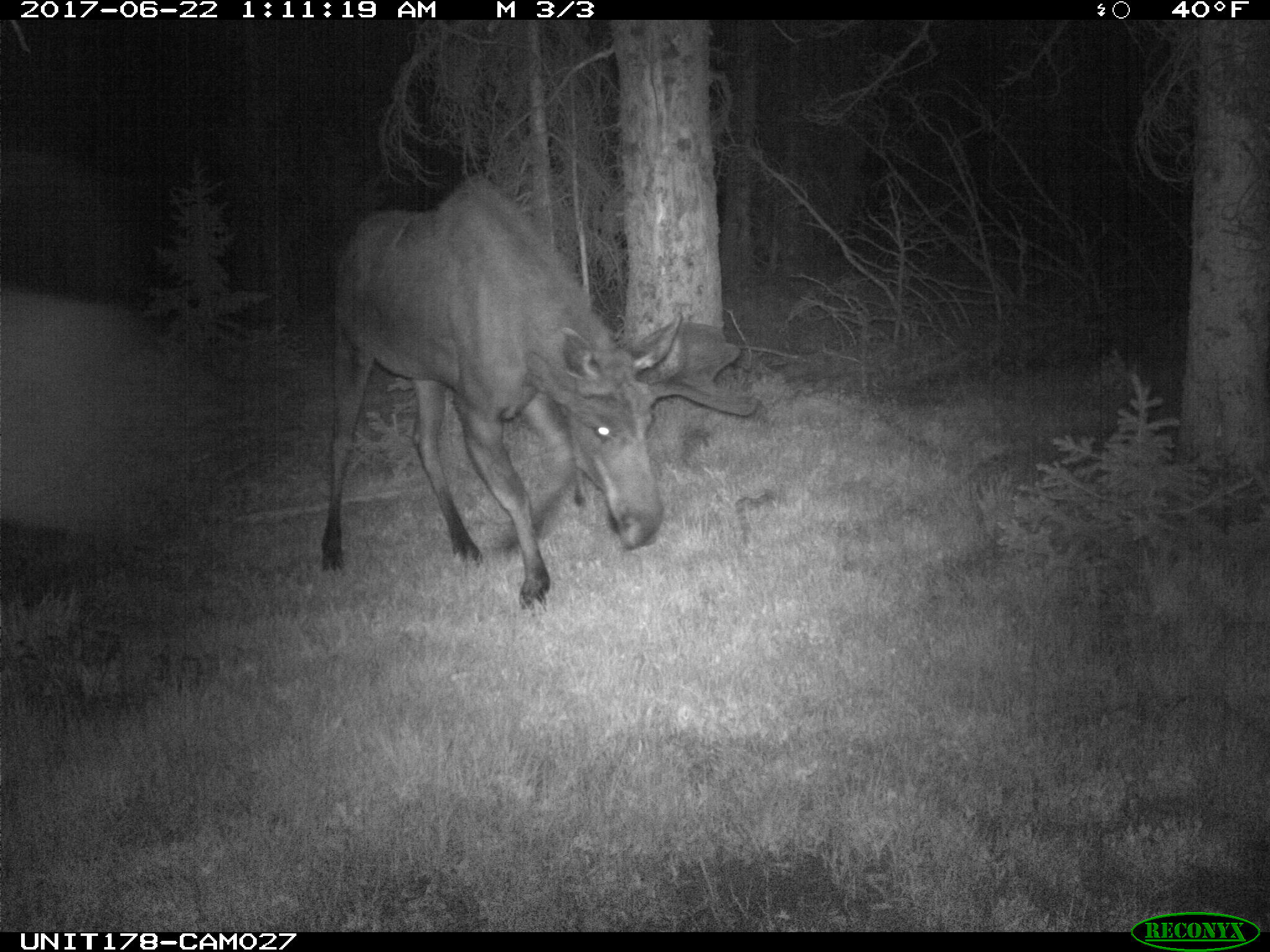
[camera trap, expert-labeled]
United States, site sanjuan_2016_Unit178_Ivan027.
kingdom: Animalia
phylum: Chordata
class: Mammalia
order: Artiodactyla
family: Cervidae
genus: Alces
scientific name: Alces alces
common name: moose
-*-*-
§ Prompt: Please copy out the material above exactly, with the images removed.

§ Solution:
[camera trap, expert-labeled]
United States, site sanjuan_2016_Unit178_Ivan027.
kingdom: Animalia
phylum: Chordata
class: Mammalia
order: Artiodactyla
family: Cervidae
genus: Alces
scientific name: Alces alces
common name: moose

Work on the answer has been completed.